Member of Parliament for Bridgwater (UK Parliament constituency)
- In office 1768–1785
- Preceded by: Viscount Perceval
- Succeeded by: Robert Thornton (MP)

Personal details
- Born: 11 July 1711
- Died: 5 July 1785 (aged 73)
- Party: Tory

= Anne Poulett =

The Honourable Anne Poulett (11 July 1711 – 5 July 1785) was a British politician who sat in the House of Commons for sixteen years from 1769 until his death in 1785.

Poulett, the fourth son of John Poulett, 1st Earl Poulett, was born on 11 July 1711. He received his unusual first name in honour of Queen Anne, who was his sponsor at his baptism.

Poulett initially stood for election at Bridgwater in the 1768 general election. At first, he was declared defeated, but the result was reversed on petition in 1769. He was returned unopposed in the 1774 general election and headed the poll at contested elections in 1780 and 1784. Throughout his career he was generally a supporter of Lord North, though occasionally voting against him.
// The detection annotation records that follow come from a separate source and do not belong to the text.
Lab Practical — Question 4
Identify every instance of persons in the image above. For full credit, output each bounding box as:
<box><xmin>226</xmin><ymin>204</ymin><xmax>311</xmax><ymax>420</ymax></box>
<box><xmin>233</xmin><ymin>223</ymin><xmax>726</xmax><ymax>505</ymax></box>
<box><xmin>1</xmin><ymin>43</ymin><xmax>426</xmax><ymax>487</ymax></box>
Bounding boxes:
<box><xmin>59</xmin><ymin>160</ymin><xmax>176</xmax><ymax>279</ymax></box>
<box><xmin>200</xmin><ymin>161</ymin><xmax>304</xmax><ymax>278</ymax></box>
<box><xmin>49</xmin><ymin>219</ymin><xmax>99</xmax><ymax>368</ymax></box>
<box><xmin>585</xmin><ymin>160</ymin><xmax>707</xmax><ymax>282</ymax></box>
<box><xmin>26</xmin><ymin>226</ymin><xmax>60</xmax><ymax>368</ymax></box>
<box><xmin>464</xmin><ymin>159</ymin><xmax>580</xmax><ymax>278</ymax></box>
In 1780, Poulett presented to St Mary's Church in Bridgwater a magnificent 17th-century painting of The Descent from the Cross, apparently captured when a Spanish warship was taken as a prize. The artist is unknown, although it has been controversially attributed to Murillo. The picture is now used as the altarpiece of the church.

On 2 May 1785, he presented to parliament a petition from his constituents for the abolition of the slave trade, making Bridgwater the first town to submit such a petition. However, it was largely ignored.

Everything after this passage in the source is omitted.